▶ **EXERCISE**: Each record below should be printed exactly as it was written.

▶ **DATA TO USE**:
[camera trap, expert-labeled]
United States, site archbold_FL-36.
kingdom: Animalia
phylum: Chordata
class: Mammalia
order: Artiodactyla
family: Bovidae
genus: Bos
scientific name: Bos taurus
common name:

▶ **ANSWER BOX**:
[camera trap, expert-labeled]
United States, site archbold_FL-36.
kingdom: Animalia
phylum: Chordata
class: Mammalia
order: Artiodactyla
family: Bovidae
genus: Bos
scientific name: Bos taurus
common name:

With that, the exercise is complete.